Thursday 19 July 2007

Krakow: A Sobering History






Top Picture: the marshaling yards at Birkenau where Dr. Mengele seperated families and sent people to there deaths.
2nd: The 'shower' room gas chamber at Aushwitz 1
3rd: The crematorium at Aushwitz 1
4th: Keith eating Polish food (I'm not sure how the picture order comes up)
5th: The train tracks and main gate - Aushwitz 2/Birkenau
Bottom: The main gate at Aushwitz 1 - Work Will Set You Free - the great Nazi lie.

I probably would have gained a lot of weight in Krakow had it not been for the suddenly warm temperatures they experienced beginning the day we got there. The food came in vast quantities and was just tremendous. On our last night there we ate at a restaurant that we had visited earlier for pirogies and had a pork tenderloin brought out to us roasting over fire and spitted on a sabre by a monk. Okay, the server was dressed like the monk, but it sure was cool! If I could upload a video of it you all could see it. Unfortunately, I don't know how to do that yet and I am paying for the internet so you'll all just have to wait.

On Monday we went and visited the most sobering place I've ever seen: the concentration/death camp of Aushwitz-Birkenau. We began early in the morning and took a very hot one-and-a-half hour bus ride from Krakow's main bus terminal to Ocwiecim (the actual Polish name of the town the camp is located at) and got off at the museum. We signed up for a 2 hour English tour to orient ourselves and this was excellent. Having both studied this period of history immensely, we knew a lot about the camps and the Holocaust but actually seeing the place where 1.5 million people (an estimated 980,000 Jews) were murdered by the demons of the S.S. was overwhelming.

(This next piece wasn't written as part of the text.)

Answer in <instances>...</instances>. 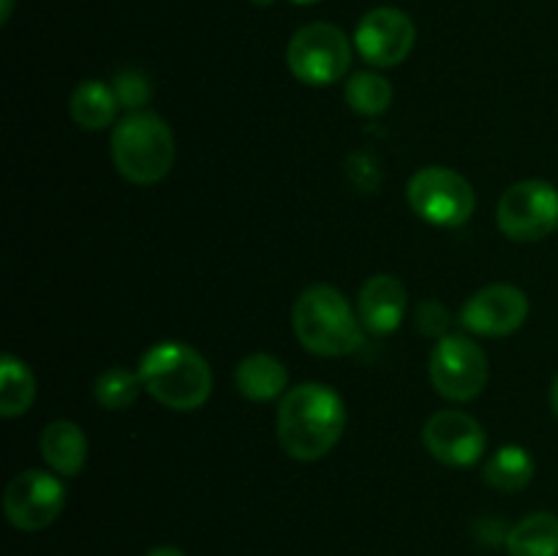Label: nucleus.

Walking through the main gate under the sign the reads "Arbeit Macht Frei" (Work Sets You Free) was in many senses very erie as one thought of the millions of people who walked under that sign never to return to the outside world. A number of the block houses have been left as they were but many have been turned into museum displays about Jewish history in Poland, the Holocaust, Polish WW II history, and other country's WW II displays. Others displaz relics from the camps. Entire rooms full of shoes, others of clothes, and another with human hair. The enormity of the evil that occured there is indescribable and we often found our emotions running between intense sadness and then anger.
We took a shuttle bus 3 km to the Birkenau site. This camp was built for one purpose only: extermination. The sheer vastness of Birkenau is incredible. It is awful in both senses of the word. While the smaller women's side of the camp that also housed Gypsy families and some Jewish families has brick buildings with most intact, the far larger side of the tracks for the men has only one remaining row of wooden horse stables on concrete slabs. The rest were all demolished after the war except for the chimneys which stretch into the horizon. We walked down the tracks to the marshaling yards where Dr. Mengele, the Angel of Death, seperated people into two columns when they exited the boxcars. A motion of his hand to the left meant that you were deemed good enough to work. A right hand motion meant zou were off to one of the five gas chamber crematorium complexes. We came to the end of the tracks where two of the cremetorium ruins lie. We then walked through the forest down a road through trees where women and children undressed before entering the gas chambers. One of the bath houses (gas chambers) has been turned into a memorial there. We walked back down the tracks and caught the bus back to Aushwity 1 and toured ourselves around.
The experience was sobering, sorrowful, horrifying, and I'd have to say a little life altering. One realizes the dangerous time we live in could easily lead again to such horror. One hopes not, but one's faith in people's ability to resist such evil is shaken when you see such places and sense the enormous loss of life that occured where you are walking now. And above all, one is struck by the need for the grace of God to save humankind from itself. May we never forget what happened there.
Tuesday we toured the Jewish Ghetto and the Oskar Schindler factory in Krakow which helped raise our spirits. We also climbed the bell tower to meet and listen to Krakow's trumpeter play the bugle calls from the tower. It was a lighter day in which we did things to lighten our spirits.
But I will never forget what I have seen on Monday. Go and see such places. Those who remember history will help insure such things never happen again.